Harner’s book is almost the opposite of Hogan’s. An anthropologist turned shamanic trainer, he does his best to distill the essence of shamanism into a kind of how-to book for modern people. After an introductory chapter in which he tells of his studies with the Jivaro tribe, he intentionally presents shamanism divested of culture, land, language and tradition. Even the animals are not real creatures that walk the earth and breathe and live their lives, but animal spirits, guardians and guides for humans, and plants are also their spirit essence, for use in healing humans.
His citations are dense and thickly strewn, sometimes without any background on the culture or lives of people he is citing. That, however, is his point. This is shamanism as modern medicine, a world-wide range of healing traditions pared down to their “active ingredients.” Shamans from Australia to North America use quartz crystals, drums, rattle and dances. Shamans all over the world take journeys to find knowledge, and have power relationships with animal spirits. He turns these elements into a kind of recipe for being a shaman. Maybe it works for some people, but for me the best parts of this book are the direct quotations from real shamans such as the “sucking doctor” Essie Parrish, rather than the parts about modern Americans “dancing their animals.”

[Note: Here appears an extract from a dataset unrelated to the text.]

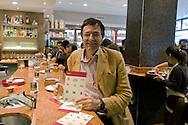 Roma 23 Maggio 2015<br /> La Campagna Slotmob contro la diffusione del gioco d'azzardo legalizzato a organizzata una marcia nel quartiere Tiburtino consegnando degli adesivi ai bar slot-free che hanno rinunciato agli introiti dell'azzardo per un puro gesto di responsabilità, e che sono stati premiati, con una colazione di massa,  dei partecipanti alla marcia. Leonardo Becchetti,docente di Economia politica presso l'Università Tor Vergata di Roma e cofondatore di SlotMob.<br /> Rome May 23, 2015<br /> Campaign Slotmob against the spread of legalized gambling in a march organized in the district Tiburtino delivering stickers to bar slot-free that they gave up to the revenue of chance for a pure gesture of responsibility  and have been rewarded with a Breakfast mass of marchers. Lorenzo Becchetti, Professor of Political Economy at the University of Rome Tor Vergata and co-founder of SlotMob.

Compared to my experience of traditional ceremonies, or even to running outdoors, or dreaming, neo-shamanism feels incomplete, but then I wasn’t reading with the intention of putting it into practice. I had read the book before, and gone to a workshop with Harner at an alternative therapies conference years ago, and already knew I wasn’t going to use this for spiritual guidance. It was research for novel in which one character is a teacher of neo-shamanism—not based on Harner himself, only on the kind of practice that he teaches—and I needed to refresh my recollections.
I dreamed once that I turned into a bat. In this form I flew though the dome of an art gallery and then descended to the bottom floor as the blue outline of bat, a bat made of twilight sky. In Truth or Consequences, I like to walk down to the Rio Grande at that low blue time of evening in the summer and let the bats surround me at the edge of the little wetland where redwing blackbirds sing by day. While the bats dance for bugs, I can stand in the midst of them and they swoop close without ever touching me, perfectly aware in their busy flight, flawless pilots of their world of sound. To me the animals themselves feel more sacred than a journey to find my “power animal.” This bat immersion is the bat medicine I need.